GIVEN PASSAGE:

--

Unless some of the data for the inserts comes from additional lookups and such, No index is useful during INSERT (i.e. for this very operation, indexes may of course be useful for other queries under other sessions/users....)
[on the other hand...] The presence of indexes on a table slows down the INSERT (or more generally UPDATE or DELETE) operations
The order in which the new records are added may matter
Special consideration is to be had with regards if the table is a clustered index
Deciding whether to drop indexes (all of them or some of them) prior to the INSERT operation depends much on the relative number of records (added vs. readily in)
INSERT operations may often introduce index fragmentation, which is in of itself an additional incentive to mayve drop the index(es) prior to data load, then to rebuild it (them).
In general, adding 100,000 records is "small potatoes" for MS-SQL, and unless of a particular situation such as unusually wide records, or the presence of many (and possibly poorly defined) constraints of various nature, SQL Server should handle this load in minutes rather than hours on most any hardware configuation.

--

Saved data entries:
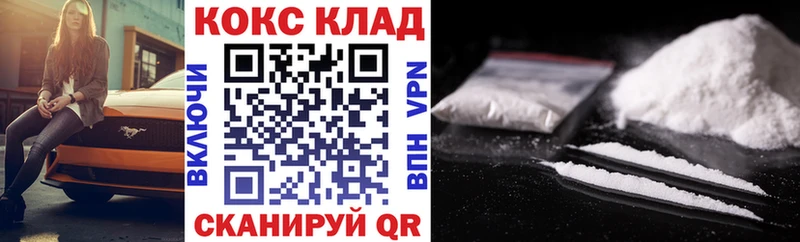 COCAIN 98%  Аткарск 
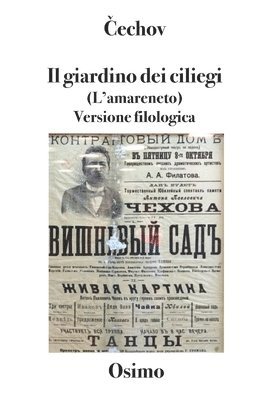 Anton Pavlovič Čechov, Bruno Osimo - giardino dei ciliegi (L'amareneto), Häftad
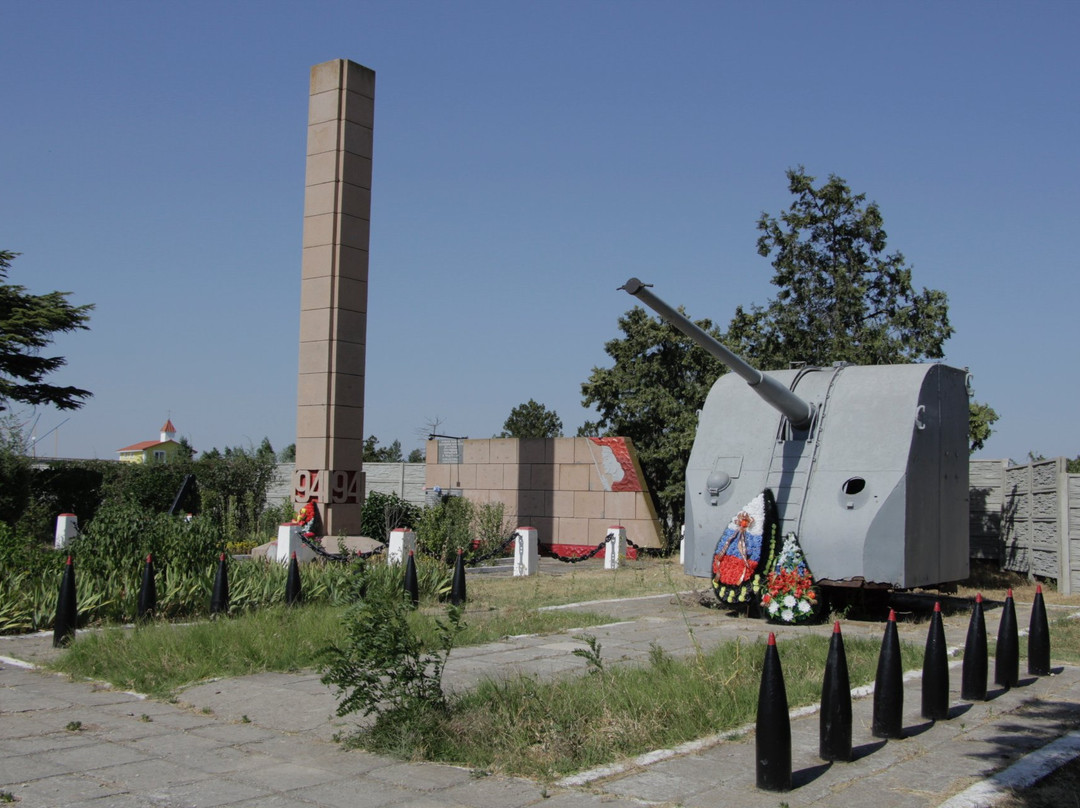 Memorial of 54th Coastal Battery
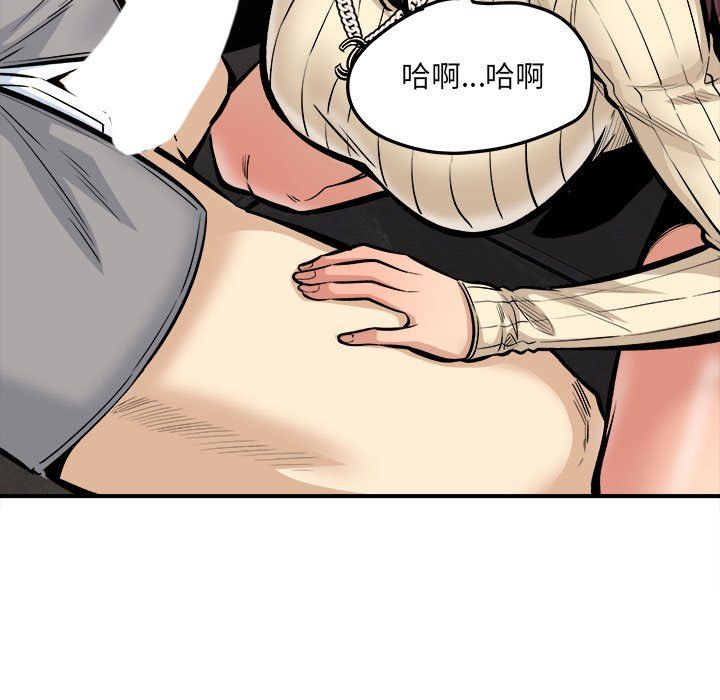 最慘房東並不慘，第109話，第 25 页
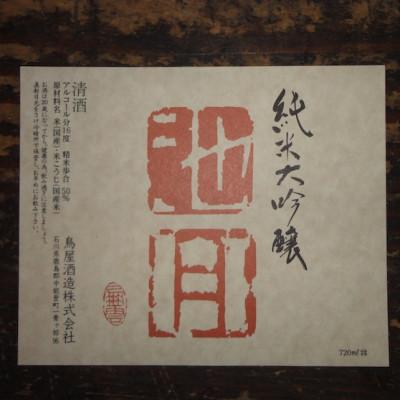 ふるさと納税 中能登町 【鳥小屋酒造】「純米大吟醸 池月(720ml)」と「純米酒 眉丈山(720ml)」飲み比べ仕かける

--

DIRECTIONS:
A. Transcribe the passage on indexes and INSERT operations from "Unless some of" to "under other sessions/users....)".
B. According to the passage on indexes and INSERT operations, what do INSERT operations often introduce?
The data entries have no role in this work.

RESPONSES TO THE TASKS:
A.
Unless some of the data for the inserts comes from additional lookups and such, No index is useful during INSERT (i.e. for this very operation, indexes may of course be useful for other queries under other sessions/users....)

B. Index fragmentation.